A California study1 of more than half a million women found that about 13% of deliveries were operative. In a Washington study2 on sequential use of vacuum and forceps, the operative delivery rate was 14.4%. Both investigations gathered data from the late 1980s to late 1990s. Perhaps there has been a drop more recently, but Hospital Corporation of America (HCA) data suggest an operative delivery rate of 12% to 14%—mostly vacuum.

BOFILL: The best report on regional differences3 demonstrated that the rate of operative vaginal delivery and even cesarean is much higher in the Southeast than in the rest of the country.

Fear of litigation starts a vicious cycle. As for whether operative vaginal deliveries are declining overall, Yeomans and Hankins4 describe a vicious cycle in which fear of litigation leads to less teaching, which leads to less use of forceps and vacuum, which leads to more bad outcomes—because of meager training—which leads to more litigation.

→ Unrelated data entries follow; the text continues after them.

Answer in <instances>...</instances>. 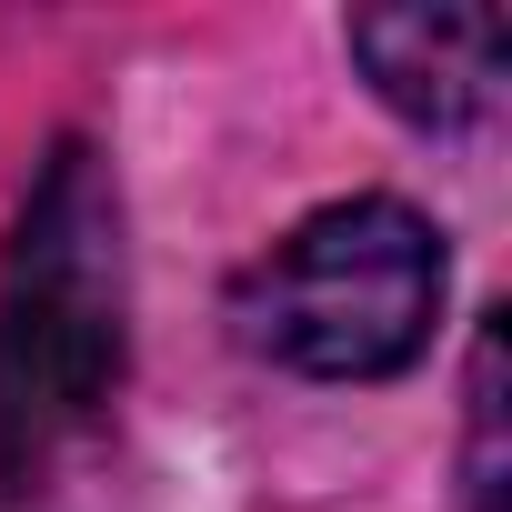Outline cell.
I'll use <instances>...</instances> for the list:
<instances>
[{"label": "cell", "mask_w": 512, "mask_h": 512, "mask_svg": "<svg viewBox=\"0 0 512 512\" xmlns=\"http://www.w3.org/2000/svg\"><path fill=\"white\" fill-rule=\"evenodd\" d=\"M352 61L372 71V91L422 121V131H462L492 111L502 91V21L492 11H452V0H412V11H362L352 21Z\"/></svg>", "instance_id": "cell-3"}, {"label": "cell", "mask_w": 512, "mask_h": 512, "mask_svg": "<svg viewBox=\"0 0 512 512\" xmlns=\"http://www.w3.org/2000/svg\"><path fill=\"white\" fill-rule=\"evenodd\" d=\"M231 322L282 372L382 382V372L422 362V342L442 322V231L382 191L332 201V211L292 221L231 282Z\"/></svg>", "instance_id": "cell-2"}, {"label": "cell", "mask_w": 512, "mask_h": 512, "mask_svg": "<svg viewBox=\"0 0 512 512\" xmlns=\"http://www.w3.org/2000/svg\"><path fill=\"white\" fill-rule=\"evenodd\" d=\"M472 452H462V492L472 512H502V312L472 332Z\"/></svg>", "instance_id": "cell-4"}, {"label": "cell", "mask_w": 512, "mask_h": 512, "mask_svg": "<svg viewBox=\"0 0 512 512\" xmlns=\"http://www.w3.org/2000/svg\"><path fill=\"white\" fill-rule=\"evenodd\" d=\"M121 352H131L121 201L91 141H61L0 262V492H21L61 442H81L111 412Z\"/></svg>", "instance_id": "cell-1"}]
</instances>
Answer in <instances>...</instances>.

In our hospital, operative vaginal delivery rates have dropped from about 16% to approximately 12%.

GARITE: The ratio of vacuum deliveries to forceps is changing most dramatically.

Vacuum injuries increase as vacuum displaces forceps

VINES: The number of vacuum-related injuries has increased because the frequency of vacuum and forceps deliveries has reversed. The incidence hasn’t necessarily gone up, but the absolute numbers have, and that has prompted critical review.

LONKY: At Kaiser Permanente on the West Coast, there has been a dramatic shift to the vacuum over the forceps. When I completed my training in 1986, I probably performed forceps and vacuum deliveries at equal rates. Now I may do 1 forceps delivery a year.

HAYASHI: Other factors are early descriptive studies that implicated operative deliveries as the cause of poor outcomes in infants. Although those studies were of poor quality, they influenced physician behavior.

A growing base of studies on the effects of operative delivery on pelvic floor function also has contributed.

The ease, safety, and acceptance of cesarean birth has also played a role in diminishing operative vaginal deliveries, as has the increasing number of women trainees, many of whom feel they lack adequate strength to pull forceps effectively to deliver the fetal head.